Jesus havia se abatido para lavar os pés dos Apóstolos.
Pedro não pode consenti-lo, e exclama:
"Senhor tu, lavares-me os pés? (S. João XIII, 6). Mas, Judas mostra-se
indiferente e apresenta-lhe os pés. No Jardim das Oliveiras vê milagres: homens
armados caindo ao som de uma palavra, e uma ferida curada repentinamente; vê a
inefável bondade de seu Mestre que se inclina para receber o seu pérfido
ósculo, e que ainda o trata de amigo! Nada o comove. Advertências, repreensões,
ameaças, lágrimas, carícias, insinuações ternas e delicadas, Jesus emprega
todos os meios para o ganhar; mas em vão; a sua alma materializada resiste a
tudo; a sua avareza impele-o ao mais feio, ao mais sacrílego de todos os
atentados. "Quanto quereis me dar, e
eu vo-lo entregarei? Deus vítima da avareza! O Criador do mundo posto à
venda, pois, há aqui um verdadeiro contrato: Jesus de um lado: eis, se é lícito
dizê-lo, a mercadoria proposta; trinta dinheiros, eis o preço; Judas
negociante, compradores os príncipes dos sacerdotes; Deus o vendido! A comunhão
sacrílega e a desesperação virão completar estes horrores! Judas se suicida
enforcando-se, e, como castigo visível de Deus, parte-se ao meio e suas
vísceras se derramam pelo chão. Como não temer esta paixão, como não procurar
dar esmolas aos pobres, como não pedir todos os dias a graça do desprendimento
dos bens desta terra?!
E há ainda algo a mais neste vício que o torna ainda mais
temível. É que a idade enfraquece as outras paixões, mas esta a idade
fortalece. O avarento que viver muito para continuar procurando ter sempre
mais. Quanto mais vive, mas quer juntar dinheiro. E quanto mais junta dinheiro,
mais quer viver. No fundo sabe, que o ladrão da morte, roubar-lhe-á tudo.
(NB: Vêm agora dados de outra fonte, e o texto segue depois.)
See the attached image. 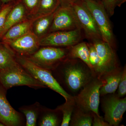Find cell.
<instances>
[{"mask_svg":"<svg viewBox=\"0 0 126 126\" xmlns=\"http://www.w3.org/2000/svg\"><path fill=\"white\" fill-rule=\"evenodd\" d=\"M51 72L60 86L73 97L96 77L90 68L79 59H67Z\"/></svg>","mask_w":126,"mask_h":126,"instance_id":"6da1fadb","label":"cell"},{"mask_svg":"<svg viewBox=\"0 0 126 126\" xmlns=\"http://www.w3.org/2000/svg\"><path fill=\"white\" fill-rule=\"evenodd\" d=\"M69 47L44 46L30 56L25 57L36 65L52 71L68 58Z\"/></svg>","mask_w":126,"mask_h":126,"instance_id":"7a4b0ae2","label":"cell"},{"mask_svg":"<svg viewBox=\"0 0 126 126\" xmlns=\"http://www.w3.org/2000/svg\"><path fill=\"white\" fill-rule=\"evenodd\" d=\"M83 0L96 21L103 40L116 50V41L109 16L101 1Z\"/></svg>","mask_w":126,"mask_h":126,"instance_id":"3957f363","label":"cell"},{"mask_svg":"<svg viewBox=\"0 0 126 126\" xmlns=\"http://www.w3.org/2000/svg\"><path fill=\"white\" fill-rule=\"evenodd\" d=\"M0 84L6 90L18 86H27L35 89L47 88L19 64L14 67L0 71Z\"/></svg>","mask_w":126,"mask_h":126,"instance_id":"277c9868","label":"cell"},{"mask_svg":"<svg viewBox=\"0 0 126 126\" xmlns=\"http://www.w3.org/2000/svg\"><path fill=\"white\" fill-rule=\"evenodd\" d=\"M105 84L103 79L95 77L75 96L76 106L88 111H92L100 115V89Z\"/></svg>","mask_w":126,"mask_h":126,"instance_id":"5b68a950","label":"cell"},{"mask_svg":"<svg viewBox=\"0 0 126 126\" xmlns=\"http://www.w3.org/2000/svg\"><path fill=\"white\" fill-rule=\"evenodd\" d=\"M17 63L35 79L50 89L58 93L64 98L65 100L73 97L67 93L53 77L52 73L35 64L24 56L16 55Z\"/></svg>","mask_w":126,"mask_h":126,"instance_id":"8992f818","label":"cell"},{"mask_svg":"<svg viewBox=\"0 0 126 126\" xmlns=\"http://www.w3.org/2000/svg\"><path fill=\"white\" fill-rule=\"evenodd\" d=\"M104 119L110 126H118L121 122L126 110V97H120L116 93L101 97Z\"/></svg>","mask_w":126,"mask_h":126,"instance_id":"52a82bcc","label":"cell"},{"mask_svg":"<svg viewBox=\"0 0 126 126\" xmlns=\"http://www.w3.org/2000/svg\"><path fill=\"white\" fill-rule=\"evenodd\" d=\"M84 37L89 42L103 40L96 21L83 0L75 2L72 5Z\"/></svg>","mask_w":126,"mask_h":126,"instance_id":"ba28073f","label":"cell"},{"mask_svg":"<svg viewBox=\"0 0 126 126\" xmlns=\"http://www.w3.org/2000/svg\"><path fill=\"white\" fill-rule=\"evenodd\" d=\"M84 37L81 29L58 31L47 34L39 39L40 46L56 47H69L82 41Z\"/></svg>","mask_w":126,"mask_h":126,"instance_id":"9c48e42d","label":"cell"},{"mask_svg":"<svg viewBox=\"0 0 126 126\" xmlns=\"http://www.w3.org/2000/svg\"><path fill=\"white\" fill-rule=\"evenodd\" d=\"M99 57V63L97 77L101 79L109 72L121 67L116 50L103 40L93 42Z\"/></svg>","mask_w":126,"mask_h":126,"instance_id":"30bf717a","label":"cell"},{"mask_svg":"<svg viewBox=\"0 0 126 126\" xmlns=\"http://www.w3.org/2000/svg\"><path fill=\"white\" fill-rule=\"evenodd\" d=\"M78 29H81L72 6H60L55 12L48 33L54 32L73 30Z\"/></svg>","mask_w":126,"mask_h":126,"instance_id":"8fae6325","label":"cell"},{"mask_svg":"<svg viewBox=\"0 0 126 126\" xmlns=\"http://www.w3.org/2000/svg\"><path fill=\"white\" fill-rule=\"evenodd\" d=\"M6 91L0 84V122L6 126H24V116L9 103L6 97Z\"/></svg>","mask_w":126,"mask_h":126,"instance_id":"7c38bea8","label":"cell"},{"mask_svg":"<svg viewBox=\"0 0 126 126\" xmlns=\"http://www.w3.org/2000/svg\"><path fill=\"white\" fill-rule=\"evenodd\" d=\"M39 39L31 31L13 40L5 41L9 48L20 56L27 57L39 48Z\"/></svg>","mask_w":126,"mask_h":126,"instance_id":"4fadbf2b","label":"cell"},{"mask_svg":"<svg viewBox=\"0 0 126 126\" xmlns=\"http://www.w3.org/2000/svg\"><path fill=\"white\" fill-rule=\"evenodd\" d=\"M63 114L58 108L50 109L41 106L37 126H61Z\"/></svg>","mask_w":126,"mask_h":126,"instance_id":"5bb4252c","label":"cell"},{"mask_svg":"<svg viewBox=\"0 0 126 126\" xmlns=\"http://www.w3.org/2000/svg\"><path fill=\"white\" fill-rule=\"evenodd\" d=\"M123 67H120L109 72L101 79L105 81V84L100 89V97L116 93L117 90Z\"/></svg>","mask_w":126,"mask_h":126,"instance_id":"9a60e30c","label":"cell"},{"mask_svg":"<svg viewBox=\"0 0 126 126\" xmlns=\"http://www.w3.org/2000/svg\"><path fill=\"white\" fill-rule=\"evenodd\" d=\"M92 111H88L75 106L69 126H91L92 124Z\"/></svg>","mask_w":126,"mask_h":126,"instance_id":"2e32d148","label":"cell"},{"mask_svg":"<svg viewBox=\"0 0 126 126\" xmlns=\"http://www.w3.org/2000/svg\"><path fill=\"white\" fill-rule=\"evenodd\" d=\"M33 20L21 21L11 27L4 35L5 42L13 40L23 36L31 31Z\"/></svg>","mask_w":126,"mask_h":126,"instance_id":"e0dca14e","label":"cell"},{"mask_svg":"<svg viewBox=\"0 0 126 126\" xmlns=\"http://www.w3.org/2000/svg\"><path fill=\"white\" fill-rule=\"evenodd\" d=\"M25 12L24 7L21 4H19L12 9L7 16L0 34H4L11 27L20 22L24 17Z\"/></svg>","mask_w":126,"mask_h":126,"instance_id":"ac0fdd59","label":"cell"},{"mask_svg":"<svg viewBox=\"0 0 126 126\" xmlns=\"http://www.w3.org/2000/svg\"><path fill=\"white\" fill-rule=\"evenodd\" d=\"M68 58L79 59L85 63L92 71L89 61V50L87 43L81 41L69 47Z\"/></svg>","mask_w":126,"mask_h":126,"instance_id":"d6986e66","label":"cell"},{"mask_svg":"<svg viewBox=\"0 0 126 126\" xmlns=\"http://www.w3.org/2000/svg\"><path fill=\"white\" fill-rule=\"evenodd\" d=\"M18 64L15 53L9 47L0 44V71L14 67Z\"/></svg>","mask_w":126,"mask_h":126,"instance_id":"ffe728a7","label":"cell"},{"mask_svg":"<svg viewBox=\"0 0 126 126\" xmlns=\"http://www.w3.org/2000/svg\"><path fill=\"white\" fill-rule=\"evenodd\" d=\"M55 12L50 15L36 18L34 20L33 32L39 39L48 33Z\"/></svg>","mask_w":126,"mask_h":126,"instance_id":"44dd1931","label":"cell"},{"mask_svg":"<svg viewBox=\"0 0 126 126\" xmlns=\"http://www.w3.org/2000/svg\"><path fill=\"white\" fill-rule=\"evenodd\" d=\"M41 105L38 102L29 106H23L19 109L20 111L25 116L26 118L25 126H36Z\"/></svg>","mask_w":126,"mask_h":126,"instance_id":"7402d4cb","label":"cell"},{"mask_svg":"<svg viewBox=\"0 0 126 126\" xmlns=\"http://www.w3.org/2000/svg\"><path fill=\"white\" fill-rule=\"evenodd\" d=\"M60 6L59 0H40L38 8L33 20L54 13Z\"/></svg>","mask_w":126,"mask_h":126,"instance_id":"603a6c76","label":"cell"},{"mask_svg":"<svg viewBox=\"0 0 126 126\" xmlns=\"http://www.w3.org/2000/svg\"><path fill=\"white\" fill-rule=\"evenodd\" d=\"M76 106L74 97H72L65 100V102L57 108L63 114V120L61 126H69L71 116Z\"/></svg>","mask_w":126,"mask_h":126,"instance_id":"cb8c5ba5","label":"cell"},{"mask_svg":"<svg viewBox=\"0 0 126 126\" xmlns=\"http://www.w3.org/2000/svg\"><path fill=\"white\" fill-rule=\"evenodd\" d=\"M89 50V61L92 71L95 76L97 77L98 74L99 60L96 48L92 42L87 43Z\"/></svg>","mask_w":126,"mask_h":126,"instance_id":"d4e9b609","label":"cell"},{"mask_svg":"<svg viewBox=\"0 0 126 126\" xmlns=\"http://www.w3.org/2000/svg\"><path fill=\"white\" fill-rule=\"evenodd\" d=\"M116 94L120 97H123L126 94V66L123 67L122 73L117 88Z\"/></svg>","mask_w":126,"mask_h":126,"instance_id":"484cf974","label":"cell"},{"mask_svg":"<svg viewBox=\"0 0 126 126\" xmlns=\"http://www.w3.org/2000/svg\"><path fill=\"white\" fill-rule=\"evenodd\" d=\"M106 9L109 16L113 15L116 6L117 0H100Z\"/></svg>","mask_w":126,"mask_h":126,"instance_id":"4316f807","label":"cell"},{"mask_svg":"<svg viewBox=\"0 0 126 126\" xmlns=\"http://www.w3.org/2000/svg\"><path fill=\"white\" fill-rule=\"evenodd\" d=\"M40 0H24L27 10L30 13L35 15L37 11Z\"/></svg>","mask_w":126,"mask_h":126,"instance_id":"83f0119b","label":"cell"},{"mask_svg":"<svg viewBox=\"0 0 126 126\" xmlns=\"http://www.w3.org/2000/svg\"><path fill=\"white\" fill-rule=\"evenodd\" d=\"M12 9V6H7L4 7L0 12V33L4 27L7 16Z\"/></svg>","mask_w":126,"mask_h":126,"instance_id":"f1b7e54d","label":"cell"},{"mask_svg":"<svg viewBox=\"0 0 126 126\" xmlns=\"http://www.w3.org/2000/svg\"><path fill=\"white\" fill-rule=\"evenodd\" d=\"M93 121L92 126H110L108 123L106 122L104 118L100 115H97L95 113L92 112Z\"/></svg>","mask_w":126,"mask_h":126,"instance_id":"f546056e","label":"cell"},{"mask_svg":"<svg viewBox=\"0 0 126 126\" xmlns=\"http://www.w3.org/2000/svg\"><path fill=\"white\" fill-rule=\"evenodd\" d=\"M61 6H72L75 2L80 0H59Z\"/></svg>","mask_w":126,"mask_h":126,"instance_id":"4dcf8cb0","label":"cell"},{"mask_svg":"<svg viewBox=\"0 0 126 126\" xmlns=\"http://www.w3.org/2000/svg\"><path fill=\"white\" fill-rule=\"evenodd\" d=\"M126 0H117L116 2V6L120 7L123 4L126 2Z\"/></svg>","mask_w":126,"mask_h":126,"instance_id":"1f68e13d","label":"cell"},{"mask_svg":"<svg viewBox=\"0 0 126 126\" xmlns=\"http://www.w3.org/2000/svg\"><path fill=\"white\" fill-rule=\"evenodd\" d=\"M11 0H1L2 2L4 3L9 2V1H10Z\"/></svg>","mask_w":126,"mask_h":126,"instance_id":"d6a6232c","label":"cell"},{"mask_svg":"<svg viewBox=\"0 0 126 126\" xmlns=\"http://www.w3.org/2000/svg\"><path fill=\"white\" fill-rule=\"evenodd\" d=\"M0 126H5V125L2 123L0 122Z\"/></svg>","mask_w":126,"mask_h":126,"instance_id":"836d02e7","label":"cell"},{"mask_svg":"<svg viewBox=\"0 0 126 126\" xmlns=\"http://www.w3.org/2000/svg\"></svg>","mask_w":126,"mask_h":126,"instance_id":"e575fe53","label":"cell"}]
</instances>
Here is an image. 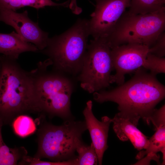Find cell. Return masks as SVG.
I'll use <instances>...</instances> for the list:
<instances>
[{"label":"cell","instance_id":"6da1fadb","mask_svg":"<svg viewBox=\"0 0 165 165\" xmlns=\"http://www.w3.org/2000/svg\"><path fill=\"white\" fill-rule=\"evenodd\" d=\"M165 96V86L155 75L141 67L130 80L117 87L94 92L93 98L100 103H116L121 115L137 124L142 119L148 124L155 106Z\"/></svg>","mask_w":165,"mask_h":165},{"label":"cell","instance_id":"7a4b0ae2","mask_svg":"<svg viewBox=\"0 0 165 165\" xmlns=\"http://www.w3.org/2000/svg\"><path fill=\"white\" fill-rule=\"evenodd\" d=\"M16 60L0 56V121L12 125L17 116L39 112L35 84L36 69H23Z\"/></svg>","mask_w":165,"mask_h":165},{"label":"cell","instance_id":"3957f363","mask_svg":"<svg viewBox=\"0 0 165 165\" xmlns=\"http://www.w3.org/2000/svg\"><path fill=\"white\" fill-rule=\"evenodd\" d=\"M90 35L89 20L79 18L63 33L49 38L46 46L40 52L48 57L54 71L66 75H78Z\"/></svg>","mask_w":165,"mask_h":165},{"label":"cell","instance_id":"277c9868","mask_svg":"<svg viewBox=\"0 0 165 165\" xmlns=\"http://www.w3.org/2000/svg\"><path fill=\"white\" fill-rule=\"evenodd\" d=\"M49 59L38 64L35 84L39 112L50 117L67 119L71 116L70 99L74 89L73 81L67 75L54 71Z\"/></svg>","mask_w":165,"mask_h":165},{"label":"cell","instance_id":"5b68a950","mask_svg":"<svg viewBox=\"0 0 165 165\" xmlns=\"http://www.w3.org/2000/svg\"><path fill=\"white\" fill-rule=\"evenodd\" d=\"M86 130L85 122L69 120L62 125H42L37 132L38 149L34 157L53 162L75 159L76 143Z\"/></svg>","mask_w":165,"mask_h":165},{"label":"cell","instance_id":"8992f818","mask_svg":"<svg viewBox=\"0 0 165 165\" xmlns=\"http://www.w3.org/2000/svg\"><path fill=\"white\" fill-rule=\"evenodd\" d=\"M165 30V7L155 12L135 14L123 13L112 32L105 38L111 48L129 43H137L149 48Z\"/></svg>","mask_w":165,"mask_h":165},{"label":"cell","instance_id":"52a82bcc","mask_svg":"<svg viewBox=\"0 0 165 165\" xmlns=\"http://www.w3.org/2000/svg\"><path fill=\"white\" fill-rule=\"evenodd\" d=\"M111 50L105 38L90 40L77 77L83 90L91 93L110 86L111 72L114 70Z\"/></svg>","mask_w":165,"mask_h":165},{"label":"cell","instance_id":"ba28073f","mask_svg":"<svg viewBox=\"0 0 165 165\" xmlns=\"http://www.w3.org/2000/svg\"><path fill=\"white\" fill-rule=\"evenodd\" d=\"M95 10L89 20L90 35L93 38H106L129 7L130 0H94Z\"/></svg>","mask_w":165,"mask_h":165},{"label":"cell","instance_id":"9c48e42d","mask_svg":"<svg viewBox=\"0 0 165 165\" xmlns=\"http://www.w3.org/2000/svg\"><path fill=\"white\" fill-rule=\"evenodd\" d=\"M149 53V47L137 43H129L111 48V54L114 69L110 83L119 85L124 82L125 75L142 67Z\"/></svg>","mask_w":165,"mask_h":165},{"label":"cell","instance_id":"30bf717a","mask_svg":"<svg viewBox=\"0 0 165 165\" xmlns=\"http://www.w3.org/2000/svg\"><path fill=\"white\" fill-rule=\"evenodd\" d=\"M0 21L12 27L25 41L34 44L38 51L46 46L49 33L42 31L38 23L30 19L27 10L18 13L0 7Z\"/></svg>","mask_w":165,"mask_h":165},{"label":"cell","instance_id":"8fae6325","mask_svg":"<svg viewBox=\"0 0 165 165\" xmlns=\"http://www.w3.org/2000/svg\"><path fill=\"white\" fill-rule=\"evenodd\" d=\"M92 102L88 101L83 112L87 129L89 131L92 142L98 159L99 165L102 163L105 152L107 149L108 133L112 119L107 116L102 117L101 121L94 116L92 110Z\"/></svg>","mask_w":165,"mask_h":165},{"label":"cell","instance_id":"7c38bea8","mask_svg":"<svg viewBox=\"0 0 165 165\" xmlns=\"http://www.w3.org/2000/svg\"><path fill=\"white\" fill-rule=\"evenodd\" d=\"M112 121L113 129L120 140H130L135 148L139 151L146 148L148 139L138 129V124L119 113L115 115Z\"/></svg>","mask_w":165,"mask_h":165},{"label":"cell","instance_id":"4fadbf2b","mask_svg":"<svg viewBox=\"0 0 165 165\" xmlns=\"http://www.w3.org/2000/svg\"><path fill=\"white\" fill-rule=\"evenodd\" d=\"M38 51L34 44L27 42L16 32L0 33V53L16 60L22 53Z\"/></svg>","mask_w":165,"mask_h":165},{"label":"cell","instance_id":"5bb4252c","mask_svg":"<svg viewBox=\"0 0 165 165\" xmlns=\"http://www.w3.org/2000/svg\"><path fill=\"white\" fill-rule=\"evenodd\" d=\"M156 132L149 139L148 146L145 149L139 151L136 156L138 160H141L146 155L145 161L150 162L154 160L159 162V158L156 155L158 152L163 154V164L165 162V123H161L155 127Z\"/></svg>","mask_w":165,"mask_h":165},{"label":"cell","instance_id":"9a60e30c","mask_svg":"<svg viewBox=\"0 0 165 165\" xmlns=\"http://www.w3.org/2000/svg\"><path fill=\"white\" fill-rule=\"evenodd\" d=\"M70 0L61 3H57L51 0H0V7L15 11L26 6H30L37 9L46 6H69Z\"/></svg>","mask_w":165,"mask_h":165},{"label":"cell","instance_id":"2e32d148","mask_svg":"<svg viewBox=\"0 0 165 165\" xmlns=\"http://www.w3.org/2000/svg\"><path fill=\"white\" fill-rule=\"evenodd\" d=\"M3 126L0 121V165H17L18 161L27 155V151L24 147L10 148L5 144L2 134Z\"/></svg>","mask_w":165,"mask_h":165},{"label":"cell","instance_id":"e0dca14e","mask_svg":"<svg viewBox=\"0 0 165 165\" xmlns=\"http://www.w3.org/2000/svg\"><path fill=\"white\" fill-rule=\"evenodd\" d=\"M161 0H130V13L145 14L157 11L164 6Z\"/></svg>","mask_w":165,"mask_h":165},{"label":"cell","instance_id":"ac0fdd59","mask_svg":"<svg viewBox=\"0 0 165 165\" xmlns=\"http://www.w3.org/2000/svg\"><path fill=\"white\" fill-rule=\"evenodd\" d=\"M76 151L78 153L77 165H97L98 159L94 146L91 143L90 145L85 144L79 139L77 142Z\"/></svg>","mask_w":165,"mask_h":165},{"label":"cell","instance_id":"d6986e66","mask_svg":"<svg viewBox=\"0 0 165 165\" xmlns=\"http://www.w3.org/2000/svg\"><path fill=\"white\" fill-rule=\"evenodd\" d=\"M15 134L21 137H25L34 133L36 127L33 119L26 115L16 117L12 124Z\"/></svg>","mask_w":165,"mask_h":165},{"label":"cell","instance_id":"ffe728a7","mask_svg":"<svg viewBox=\"0 0 165 165\" xmlns=\"http://www.w3.org/2000/svg\"><path fill=\"white\" fill-rule=\"evenodd\" d=\"M142 68L150 71L151 74L156 75L165 72V58L159 57L150 53L146 57Z\"/></svg>","mask_w":165,"mask_h":165},{"label":"cell","instance_id":"44dd1931","mask_svg":"<svg viewBox=\"0 0 165 165\" xmlns=\"http://www.w3.org/2000/svg\"><path fill=\"white\" fill-rule=\"evenodd\" d=\"M21 165H77V158L61 162L46 161L34 156H24L18 163Z\"/></svg>","mask_w":165,"mask_h":165},{"label":"cell","instance_id":"7402d4cb","mask_svg":"<svg viewBox=\"0 0 165 165\" xmlns=\"http://www.w3.org/2000/svg\"><path fill=\"white\" fill-rule=\"evenodd\" d=\"M149 53L159 57L165 56V32L158 36L153 44L149 48Z\"/></svg>","mask_w":165,"mask_h":165},{"label":"cell","instance_id":"603a6c76","mask_svg":"<svg viewBox=\"0 0 165 165\" xmlns=\"http://www.w3.org/2000/svg\"><path fill=\"white\" fill-rule=\"evenodd\" d=\"M71 3L73 4H76V0H71Z\"/></svg>","mask_w":165,"mask_h":165},{"label":"cell","instance_id":"cb8c5ba5","mask_svg":"<svg viewBox=\"0 0 165 165\" xmlns=\"http://www.w3.org/2000/svg\"><path fill=\"white\" fill-rule=\"evenodd\" d=\"M163 3H165V0H161Z\"/></svg>","mask_w":165,"mask_h":165},{"label":"cell","instance_id":"d4e9b609","mask_svg":"<svg viewBox=\"0 0 165 165\" xmlns=\"http://www.w3.org/2000/svg\"></svg>","mask_w":165,"mask_h":165}]
</instances>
Procura não pensar nisso. Mas a graça de Deus por vezes o acorda. Mas ele abafa
esta voz, abafa a consciência e procura abafar até a própria realidade.
Terminemos com a oração inspirada pelo Espírito Santo:
"Inclina, Senhor, o meu coração para
os teus preceitos, e não para a avareza" (Salmo 118, 36). Amém!